Last Updated: 2017-07-24

Basic Information

• Recruitment Status: COMPLETED
• Clinical Phase: NA
• Total Enrollment: 14 participants
• Study Classification: INTERVENTIONAL
• Study Start Date: 2016-09-30
• Study Completion Date: 2017-07-11

Brief Summary

This project is part of several studies exploring situations, where glucagon potential has lesser glucose elevating effect. Exercise can be one of these situations as exercise may reduce liver glycogen depots.

The investigators aims are:

1. To compare the increase in plasma glucose after 200µg glucagon given either after exercise or after resting for 45 minutes.

2. To determine whether a subcutaneous glucagon injection just before exercise has a greater impact on hepatic glucose production and thereby is superior to an injection after exercise in preventing hypoglycemia during and two hours after exercise.

3. To compare the accuracy of two Dexcom G4 continuous glucose monitors, (CGM) placed at either the abdominal wall or on the upper arm.

Detailed Description

Design:

A randomized placebo-controlled single-blinded study will be conducted. The subjects do not know if they get glucagon or placebo but the investigator know if the subject get glucagon or placebo. Study participants have to complete three study days and serve as their own controls. After participants have given an informed consent, they will go through three steps:

1. Screening day

2. Run-in period

3. Three study days in a random order:

• Exercise and glucagon injected after cycling/or during cycling in case of hypoglycemia
• Resting and glucagon after resting
• Exercise and glucagon subcutaneous before cycling

47-49 hours before the study visits one CGM device is placed on the abdominal wall on the participant at least 7 cm from the site of the insulin pump infusion set. One CGM is placed on the non-dominant upper arm between 10 cm from elbow and 10 cm from shoulder on the posterior/lateral side on the arm. The CGMs will be in place for seven days. The CGM readings on the CGM placed at the abdominal wall are not blinded for the participant. The CGM readings on the CGM placed on the arm is blinded for the participant. In the period from the study visits to 4 days after the study visits the participant will do self-monitoring of blood glucose 8 times a day on standardized times.

Conditions

Type 1 Diabetes Mellitus

Study Design

• Allocation Method: RANDOMIZED
• Intervention Model: CROSSOVER
• Primary Study Purpose: PREVENTION
• Blinding Strategy: SINGLE

Study Groups

Exercise and glucagon before exercise

120 minutes after breakfast; a single subcutaneous bolus of 200µg glucagon is administered by the primary investigator. However, the patient do, not know whether placebo or a glucagon injection is administered.

Exercise: Immediately thereafter, the patient will bicycle for 45 minutes at 50% of the heart rate HR reserve.

When exercise is ended a single subcutaneous bolus of 0.2 ml saline is administered and the exercise session will be suspended. Again, the patient do not know whether placebo or a glucagon is administered.

Group Type: EXPERIMENTAL

Glucagon before exercise

Intervention Type: DRUG

Exercise and glucagon after exercise

120 minutes after breakfast; a single subcutaneous bolus of 0.2 ml saline is administered by the primary investigator. However, the patient do, not know whether placebo or a glucagon injection is administered.

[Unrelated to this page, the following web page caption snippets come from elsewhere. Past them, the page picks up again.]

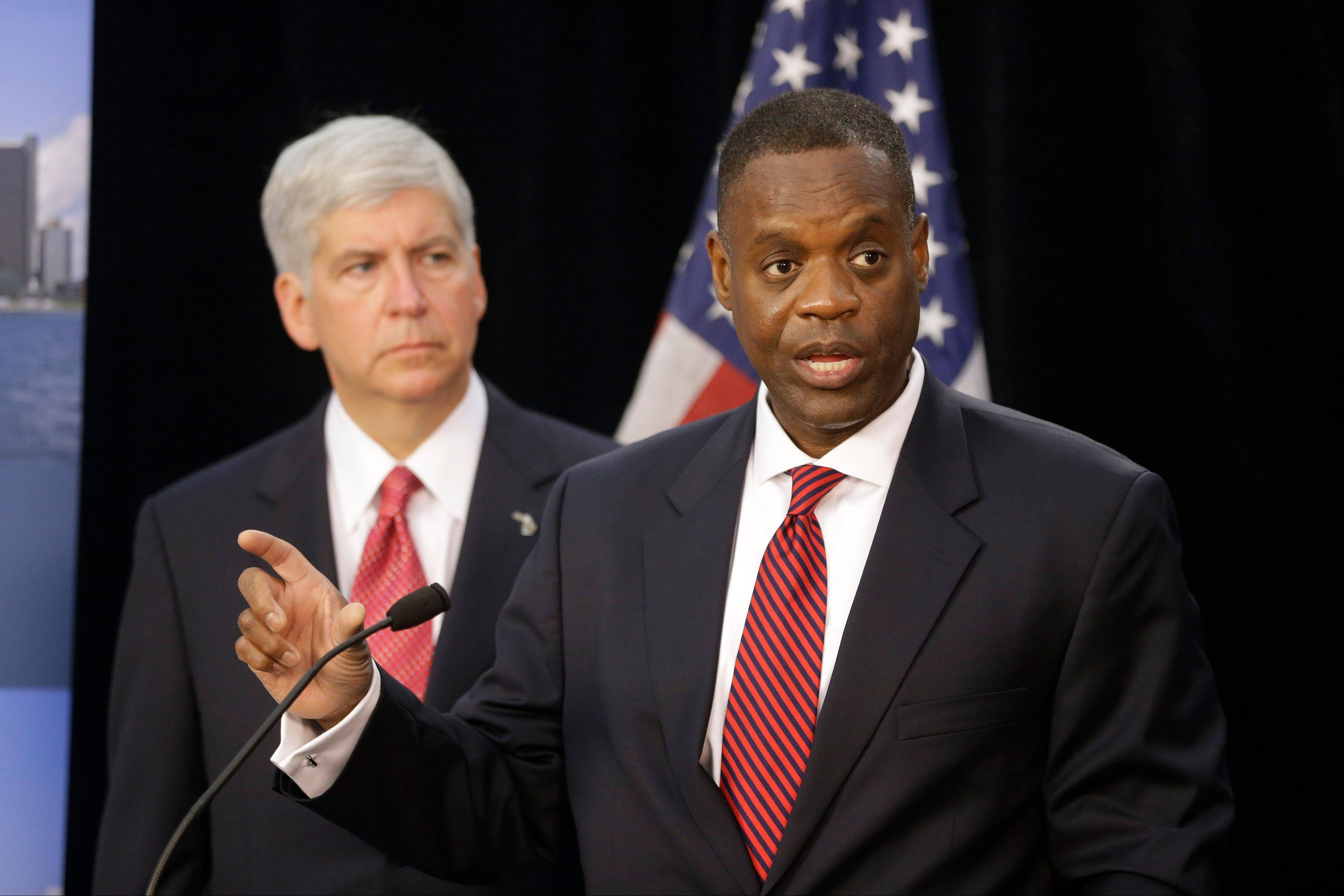 "FILE - In a July 19, 2013, file photo state-appointed emergency manager Kevyn Orr, right, and Michigan Gov. Rick Snyder, address the media during a news conference in Detroit. A judge told a courtroom packed with lawyers Tuesday, Sept. 17, 2013, that deals between Detroit and its creditors would be better than years of ""horrendous"" litigation in the largest public bankruptcy in U.S. history. Eastern Michigan's chief federal judge, Gerald Rosen, opened the first formal round of mediation by giving a pep talk and introducing other experts who will work with the city and its creditors to try to reach settlements while the bankruptcy case moves separately through court. (AP Photo/Carlos Osorio)"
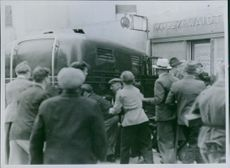 A commotion in the crowd of people during the German occupation in Denmark 1944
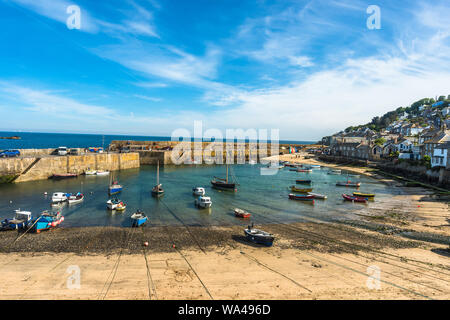 Small fishing boats in Mousehole harbour Cornwall England GB UK EU Europe - Stock Photo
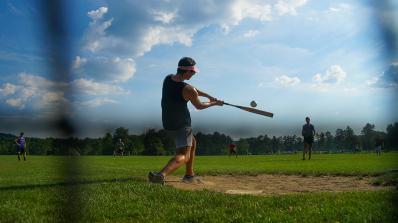 A baseball player swings a bat.
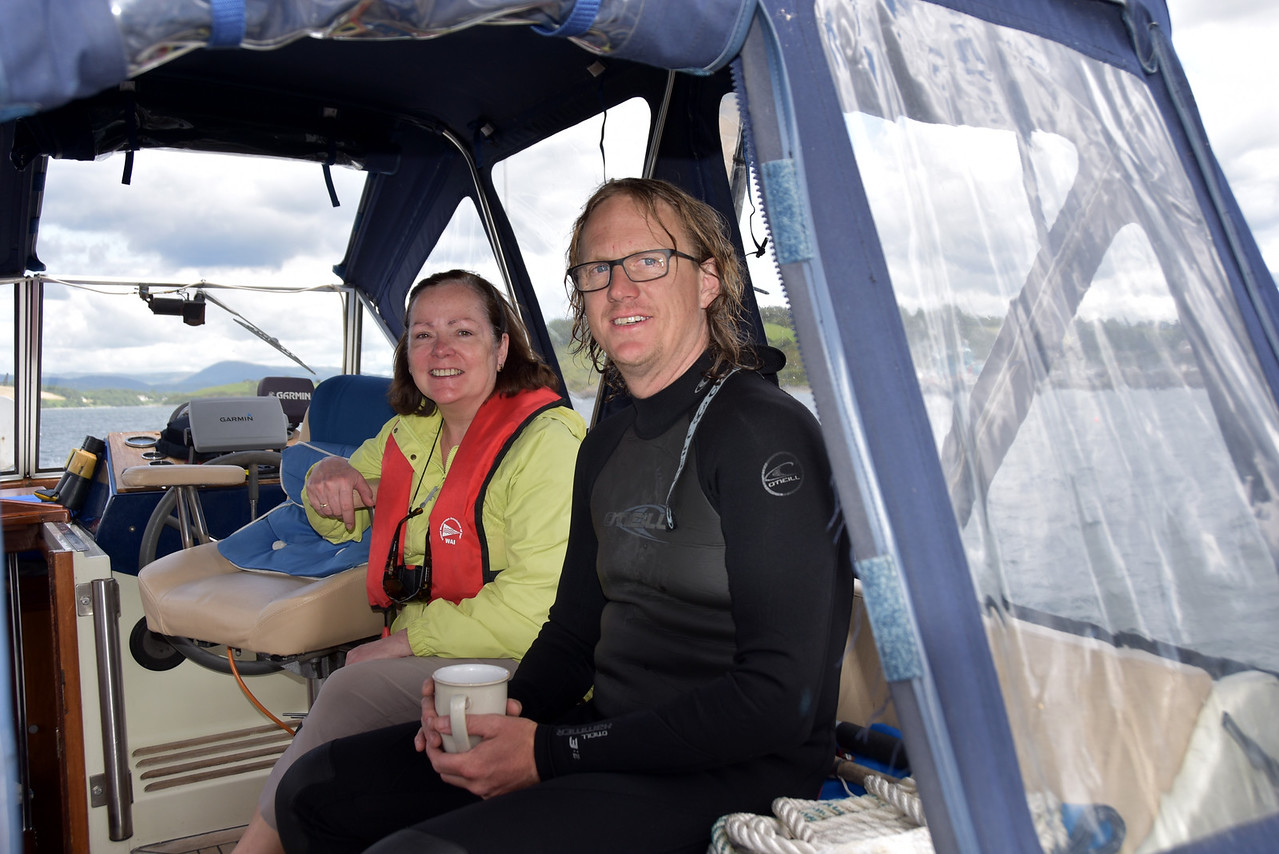 """circa 12:55... Yes, that's a three hour interval since the last photo/video!<br /> <br /> Well, we had an exciting time once we arrived in Bantry Harbour. The wind blew up (F5) and we experienced great difficulty in securing a visitor's mooring buoy. It's always easier for yachties!... They can lie down on the deck near the bow and reach down to secure a line to a mooring buoy. Mobos have it more difficult because of the height between deck and water! <br /> <br /> First problem was actually picking up the lead line and even when we managed that the fun was only starting. We simply could not secure a line to the mooring buoy and in the process we lost our trusty Moorfast... the plastic head simply broke off as we tried to use it to secure a line to a mooring buoy... :-(<br /> <br /> We considered some options... head back to Glengarriff and hope that it might be easier to secure a mooring buoy there, or head back down to the sanctuary of Lawrence Cove Marina and a solid berth.<br /> <br /> BUT, in the end we tried a third option...We contacted the Bantry Bay Harbour Master and explained our predicament. He insisted that we hold fast and he then got into his car and drove out to the harbour and got into his own boat and sailed over to where we were and enabled us to secure a line to a mooring buoy.  However, in the process I got a nasty feeling that the line had got tangled under Arthur's hull. The Harbour Master contacted a local diver, Diarmaid Murphy (pictured above with Mary), who came out and cut the tangled line before re-connecting it to the mooring buoy.  And we also discovered that Diarmaid, together with his wife, runs a local fish restaurant, the Fish Kitchen (more later). <br /> <br /> So, all's well that ends well. And having secured Arthur, and with the wind having reduced somewhat, we hopped into our dinghy (""""Baby Arthur"""") and headed over to the new pontoon and then walked into town, approx. 10-15 mins depending on your walking speed!"""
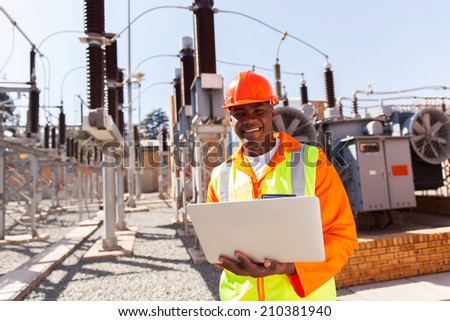professional african electrical engineer using laptop computer in substation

Exercise: Immediately thereafter, the patient will bicycle for 45 minutes at 50% of the heart rate HR reserve.

Low-dose glucagon phase: When exercise is ended or when hypoglycemia occurs (≤3.9 mmol/l); a single subcutaneous bolus of 200μg glucagon is administered and the exercise session will be suspended. Again, the patient do not know whether placebo or a glucagon is administered.

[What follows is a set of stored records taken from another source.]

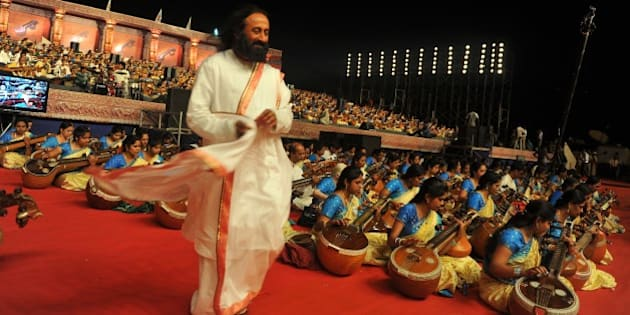 Spiritual leader and founder of Art of Living foundation Sri Sri Ravishankar (C), walks among Indian musicians participating in the 'Shasra Veena Jhenkara' (thousand veena recital), a concert featuring 1110 artists rendering 'Veena' the Indian classical music instrument in Bangalore on March 28, 2012. AFP PHOTO/Manjunath KIRAN (Photo credit should read Manjunath Kiran/AFP/Getty Images)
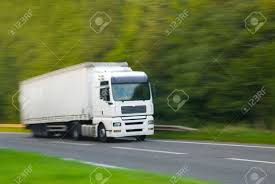 100 Camera Truck Large Plain White With Motion Blur In Effect Stock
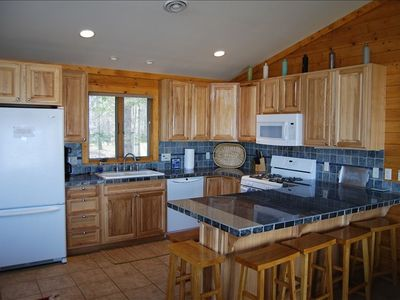 Custome countertops, walnut cabinets, tile floors and a large breakfast bar.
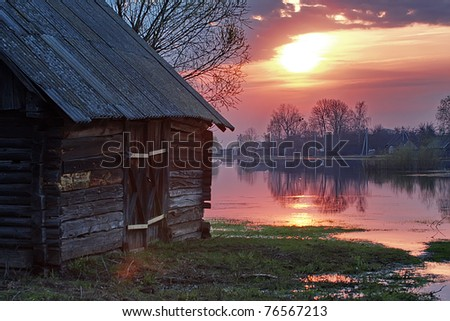 Flooded boarded-up homes during the spring flood of the Pripyat River - stock photo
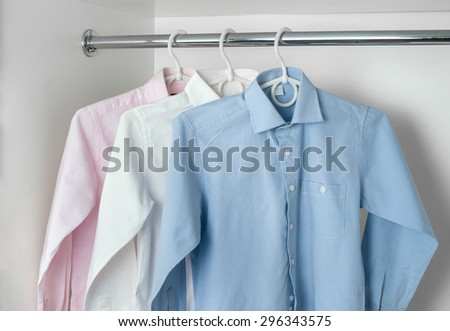 white, blue and pink clean ironed men's shirts hanging on hangers in the white wardrobe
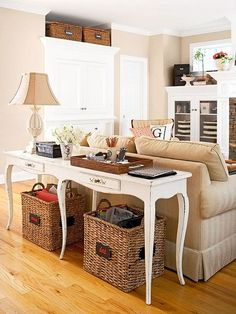 A table behind your couch adds extra space for your stuff. Add baskets underneath for even more storage.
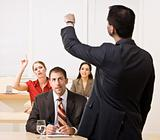 Businessman answering questions in meeting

Group Type: ACTIVE_COMPARATOR

Glucagon after exercise

Intervention Type: DRUG

Resting and glucagon after resting

120 minutes after breakfast; a single subcutaneous bolus of 200μg placebo is administered.

Resting: After placebo injection the patient will be resting on a hospital bed for 45 minutes. The patient do not know if placebo or glucagon is administered.

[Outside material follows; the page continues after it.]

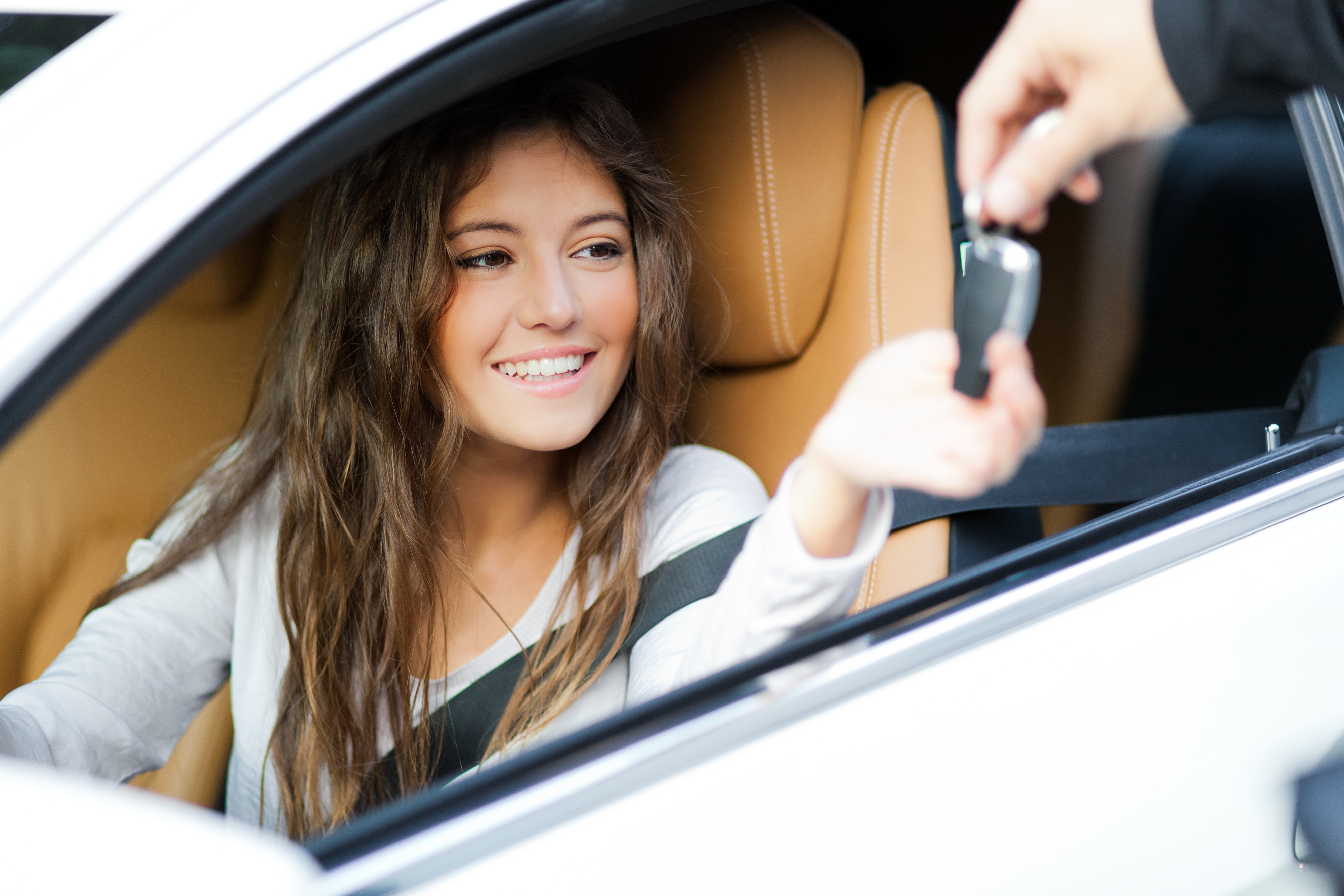 young woman in car receiving keys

Low-dose glucagon phase: After 45 minutes of resting or when hypoglycemia occurs, a single subcutaneous bolus of 200μg glucagon is administered.

Safety issues: If plasma glucose drops < 2.5 mmol/l at two consecutive measurements with 5 min interval or the patient experiences unbearable symptoms of hypoglycemia even after glucagon administration, 20 g carbohydrate is given orally. If plasma glucose drops< 2.3 mmol/l or doesn't raise sufficient after oral glucose, we will give intravenøs glucose to the patient. The study will then end and a new study day will be planned.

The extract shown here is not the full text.